Johns Hopkins Center for Health Security Awarded

The Johns Hopkins Center for Health Security is awarded an award of five years’ $23.5 million grant by the Centers for Disease Prevention and Control’s Center for Forecasting and Outbreak Analytics to carry out an outbreak preparedness project within the multisite CDC Outbreak Analytics and Disease Modeling Network. The Center for Health Security is located in Johns Hopkins Bloomberg School of Public Health. Johns Hopkins Bloomberg School of Public Health.

The Health Security Center’s project -Toward Epidemic Preparedness Enhancing the Public Health Infrastructure and Incorporating Data-Driven Tools –will create large-scale partnerships with traditional and nontraditional stakeholders in public health across the nation and will also provide health professionals, students, and modelers in the use of modeling and analytics tools to tackle the full range of responses to epidemics.
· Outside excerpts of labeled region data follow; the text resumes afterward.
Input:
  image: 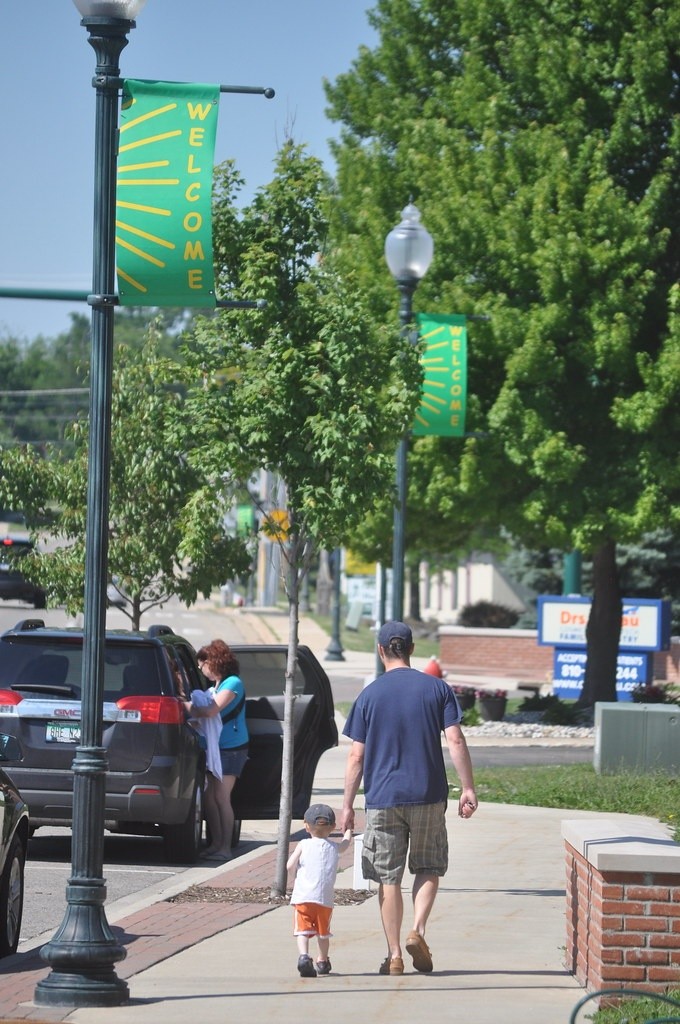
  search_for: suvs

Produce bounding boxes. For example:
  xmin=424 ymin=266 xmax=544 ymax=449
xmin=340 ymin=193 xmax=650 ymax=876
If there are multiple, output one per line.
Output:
xmin=0 ymin=767 xmax=30 ymax=959
xmin=0 ymin=620 xmax=341 ymax=859
xmin=0 ymin=534 xmax=47 ymax=609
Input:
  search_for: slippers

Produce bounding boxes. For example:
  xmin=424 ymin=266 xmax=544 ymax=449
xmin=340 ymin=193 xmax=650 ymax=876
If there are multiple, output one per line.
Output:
xmin=206 ymin=851 xmax=233 ymax=861
xmin=198 ymin=848 xmax=214 ymax=858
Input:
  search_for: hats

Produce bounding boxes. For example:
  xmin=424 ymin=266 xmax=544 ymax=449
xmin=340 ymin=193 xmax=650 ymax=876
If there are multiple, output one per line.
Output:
xmin=305 ymin=804 xmax=335 ymax=825
xmin=379 ymin=620 xmax=413 ymax=647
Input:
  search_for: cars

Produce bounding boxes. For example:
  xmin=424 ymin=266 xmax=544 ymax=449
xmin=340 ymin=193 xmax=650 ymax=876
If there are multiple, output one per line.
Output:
xmin=105 ymin=572 xmax=128 ymax=606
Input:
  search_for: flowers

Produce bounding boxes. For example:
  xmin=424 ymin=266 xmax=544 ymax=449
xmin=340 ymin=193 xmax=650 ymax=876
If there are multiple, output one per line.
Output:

The project will bring together diverse groups, such as local and state public department of health, elected officials and public health decision-makers and meteorologists.

The project is directed by Johns Hopkins Center for Health Security senior scholars Caitlin Rivers, PhD MPH, and Crystal Watson, DrPH. Rivers has returned to Johns Hopkins Center for Health Security last year following her time as the Center for Disease Control’s Center for Forecasting and Outbreak Analytics Director of the Center for Forecasting and Outbreak Analytics from August 2021 until June 2022.

“This initiative is a crucial step in fortifying our nation’s defenses against future epidemics,” states Rivers, an epidemiologist who is an assistant professor at the Department of Environmental Health and Engineering, which includes two schools: the Johns Hopkins Bloomberg School of Public Health as well as the Johns Hopkins Whiting School of Engineering. “Through collaborative partnerships and the deployment of data-driven tools, we aim to empower public health professionals, decision-makers, and communities across the country to proactively respond to emerging health threats.”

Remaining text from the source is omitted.